Imaging

The generation of an optical image often means that light received from points of an object is sent to points on some image plane. More generally, imaging may mean that points in a certain plane (containing any objects or not) are mapped to points in some other plane. In some cases, one does three-dimensional imaging, collecting information on object points not only in one plane.

The simplest kind of optical imaging is achieved with the pinhole camera (camera obscura), requiring only a pinhole and no other optical elements like lenses or mirrors. Because that operation principle is rather limiting, particularly because of a trade-off between resolution and light collection efficiency, other imaging methods are applied in most cases.

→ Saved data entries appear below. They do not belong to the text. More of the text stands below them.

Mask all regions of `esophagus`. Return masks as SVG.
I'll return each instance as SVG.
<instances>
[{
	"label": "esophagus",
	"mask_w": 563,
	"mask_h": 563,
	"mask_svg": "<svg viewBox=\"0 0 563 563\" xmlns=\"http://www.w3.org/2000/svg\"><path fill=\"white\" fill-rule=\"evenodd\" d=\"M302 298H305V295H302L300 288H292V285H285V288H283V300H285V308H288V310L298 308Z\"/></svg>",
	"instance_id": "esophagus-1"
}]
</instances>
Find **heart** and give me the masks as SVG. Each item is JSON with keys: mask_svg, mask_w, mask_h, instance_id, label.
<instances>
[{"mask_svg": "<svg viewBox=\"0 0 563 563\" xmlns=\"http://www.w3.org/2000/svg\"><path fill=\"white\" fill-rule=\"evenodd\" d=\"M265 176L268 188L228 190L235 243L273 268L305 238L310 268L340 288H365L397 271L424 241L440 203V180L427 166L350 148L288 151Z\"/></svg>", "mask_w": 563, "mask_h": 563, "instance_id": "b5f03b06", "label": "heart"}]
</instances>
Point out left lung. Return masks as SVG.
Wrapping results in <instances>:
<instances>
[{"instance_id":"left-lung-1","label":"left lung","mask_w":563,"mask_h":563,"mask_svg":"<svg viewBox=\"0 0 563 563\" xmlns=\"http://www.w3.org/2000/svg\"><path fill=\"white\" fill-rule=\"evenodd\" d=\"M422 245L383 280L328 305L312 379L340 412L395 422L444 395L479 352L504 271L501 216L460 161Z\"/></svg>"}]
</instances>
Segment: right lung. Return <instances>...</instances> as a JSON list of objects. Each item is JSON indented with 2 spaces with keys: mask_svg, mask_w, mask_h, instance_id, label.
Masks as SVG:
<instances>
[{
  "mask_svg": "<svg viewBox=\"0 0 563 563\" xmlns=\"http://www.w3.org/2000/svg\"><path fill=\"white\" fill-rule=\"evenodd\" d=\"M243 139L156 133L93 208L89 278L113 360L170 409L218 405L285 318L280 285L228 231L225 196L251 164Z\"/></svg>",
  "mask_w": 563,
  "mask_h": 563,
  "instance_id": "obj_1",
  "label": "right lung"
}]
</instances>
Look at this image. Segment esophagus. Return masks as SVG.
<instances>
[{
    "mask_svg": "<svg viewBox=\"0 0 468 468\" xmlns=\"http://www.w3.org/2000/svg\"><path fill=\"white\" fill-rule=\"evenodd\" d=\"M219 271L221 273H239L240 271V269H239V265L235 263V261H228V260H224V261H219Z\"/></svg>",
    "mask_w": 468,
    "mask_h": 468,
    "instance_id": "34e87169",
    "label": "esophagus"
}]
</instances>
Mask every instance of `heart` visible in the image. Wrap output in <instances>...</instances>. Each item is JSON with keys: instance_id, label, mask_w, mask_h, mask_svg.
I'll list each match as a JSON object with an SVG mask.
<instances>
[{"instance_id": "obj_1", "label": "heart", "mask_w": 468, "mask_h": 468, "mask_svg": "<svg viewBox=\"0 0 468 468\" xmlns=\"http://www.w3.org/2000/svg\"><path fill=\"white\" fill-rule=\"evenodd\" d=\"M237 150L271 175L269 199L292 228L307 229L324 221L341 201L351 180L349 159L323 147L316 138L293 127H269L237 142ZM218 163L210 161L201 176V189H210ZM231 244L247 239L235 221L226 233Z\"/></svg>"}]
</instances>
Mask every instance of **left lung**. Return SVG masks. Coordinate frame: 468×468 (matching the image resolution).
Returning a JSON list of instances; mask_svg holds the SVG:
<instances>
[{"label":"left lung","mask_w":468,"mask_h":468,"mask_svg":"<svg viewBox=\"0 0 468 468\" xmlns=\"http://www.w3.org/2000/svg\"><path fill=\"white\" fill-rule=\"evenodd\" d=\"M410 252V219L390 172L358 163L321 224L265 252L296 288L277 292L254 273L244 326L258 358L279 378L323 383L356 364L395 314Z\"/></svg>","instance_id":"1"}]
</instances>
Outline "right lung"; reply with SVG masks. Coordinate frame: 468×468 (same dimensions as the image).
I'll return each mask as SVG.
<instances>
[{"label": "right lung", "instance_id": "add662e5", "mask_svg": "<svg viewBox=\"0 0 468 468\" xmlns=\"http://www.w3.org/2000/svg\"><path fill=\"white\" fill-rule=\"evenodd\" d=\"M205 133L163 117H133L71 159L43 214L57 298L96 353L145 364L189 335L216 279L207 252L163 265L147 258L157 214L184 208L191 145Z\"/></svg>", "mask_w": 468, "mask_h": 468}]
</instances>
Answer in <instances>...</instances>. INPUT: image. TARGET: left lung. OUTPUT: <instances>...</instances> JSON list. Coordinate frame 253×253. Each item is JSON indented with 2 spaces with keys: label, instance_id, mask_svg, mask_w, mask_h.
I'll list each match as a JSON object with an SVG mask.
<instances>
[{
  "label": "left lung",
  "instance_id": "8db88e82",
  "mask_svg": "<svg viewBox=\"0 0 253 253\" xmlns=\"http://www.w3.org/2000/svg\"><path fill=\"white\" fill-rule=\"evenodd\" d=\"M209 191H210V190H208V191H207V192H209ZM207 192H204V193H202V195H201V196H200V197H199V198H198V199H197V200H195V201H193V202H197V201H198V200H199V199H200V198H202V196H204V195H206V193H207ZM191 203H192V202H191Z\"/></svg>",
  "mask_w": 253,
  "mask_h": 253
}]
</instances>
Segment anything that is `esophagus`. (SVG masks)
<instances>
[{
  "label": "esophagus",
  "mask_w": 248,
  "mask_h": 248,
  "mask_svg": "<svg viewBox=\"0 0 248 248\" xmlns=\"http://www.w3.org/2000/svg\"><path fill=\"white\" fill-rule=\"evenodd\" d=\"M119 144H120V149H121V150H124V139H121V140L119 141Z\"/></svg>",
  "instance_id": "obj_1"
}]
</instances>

The most common principle of optical imaging is that with a single lens, or similarly with a multiple-lens system, also called an objective. This is explained in the article on imaging with a lens.

There are other imaging methods, not requiring lenses, but certain amplitude or phase masks in front of an electronic image sensor. Here, the images need to be computed from the raw data, using sophisticated algorithms.

Some imaging devices work by scanning objects point by point and assembling those data to complete images. In some cases, one does a line scan in one dimension only.

Some imaging methods are suitable for acquiring three-dimensional images. This is possible with holography and with some scanning methods such as optical coherence tomography.

The resolution achievable with optical imaging is in most cases limited by diffraction to the order of half the optical wavelength. However, there are a couple of methods for super-resolution imaging beyond the diffraction limit. For example, there are near-field microscopy methods and certain methods of fluorescence microscopy.

In some cases, imaging is not done with traditional optics like lenses, but based on fiber optics. For example, there are imaging fiber bundles and fiber-optic plates (faceplates) which can produce one-to-one image transfers, sometimes also including some magnification when using tapered structures.

Imaging is not only possible with visible light, but also with electromagnetic radiation in other frequency regions and with other types of radiation:

• Infrared light is widely used for imaging; there are special infrared cameras, e.g. for thermal imaging and night vision.
• In some cases, ultraviolet light is used, for example in the context of laser lithography.
• There are various methods of X-ray imaging. A difficulty in that domain is that it is hard to produce effective mirrors, except for glazing incidence. For example, Wolter telescopes are used in space for X-ray observation of stars.
• Terahertz imaging exploits the penetration of terahertz radiation through substances.

If a couple of spectral bands is used, the term multispectral imaging is common. If a contiguous wavelength band is covered with substantial resolution, one speaks about hyperspectral imaging.

The quality of an imaging system is quantified by several key parameters:

• Spatial resolution: The ability to distinguish closely spaced features, often limited by diffraction (depending on the numerical aperture) or by the pixel size of the image sensor.
• Contrast and MTF: The modulation transfer function (MTF) describes how well contrast is preserved as a function of spatial frequency.
• Signal-to-noise ratio (SNR): A measure of signal quality, influenced by light collection efficiency, detector sensitivity (quantum efficiency), and noise sources (e.g., shot noise, dark current).
• Dynamic range: The ratio between the maximum measurable signal (saturation) and the noise floor, determining the ability to capture scenes with high contrast.
• Field of view (FOV) and depth of field (DOF): The extent of the observable scene and the range of distances over which objects appear in sharp focus.

Some kind of optical imaging is required for a wide range of applications. Some important example cases are briefly explained the following:

• In a photo camera, one uses a photographic objective for imaging objects either onto a photographic film or an electronic image sensor. There is also a wide range of other types of cameras, including video cameras for moving images, used for many applications like surveillance and process monitoring.
• A microscope can image tiny objects to the human eye or into a microscope camera. Beyond simple optical microscopes, there are devices for laser microscopy, more specifically e.g. fluorescence microscopy.
• For small magnifications, loupes and magnifying glasses are often sufficient.
• Various kinds of telescopes, including binoculars and monoculars, can be used for viewing distant objects.
• Endoscopes, borescopes, fiberscopes and videoscopes are used for viewing objects through rigid or flexible tubes.
• Infrared viewers can be used to see based on infrared light.
• Projectors are imaging devices which also contain a light source for illumination of the object. For example, overhead projectors can project images from slides with large magnification onto screens, and laser projectors can do the same for digital images.
• Various types of machine vision devices provide images used by machines, for example autonomous vehicles.
• Optical coherence tomography (OCT) is a scanning method for obtaining microscopic images. Some types of laser microscopes also acquire images by scanning objects.
• Optical profilometers acquire high-resolution images revealing surface profiles.
• Remote sensing systems are used for geospatial imaging, for example; they are used on airplanes and satellites.
• In lithography, for example for the fabrication of computer chips, complicated fine structures are imaged onto wafers. Here, particularly short wavelengths are required for very high spatial resolution.
• Terahertz imaging can be used for security screening, non-destructive industrial inspection and checking of agricultural products.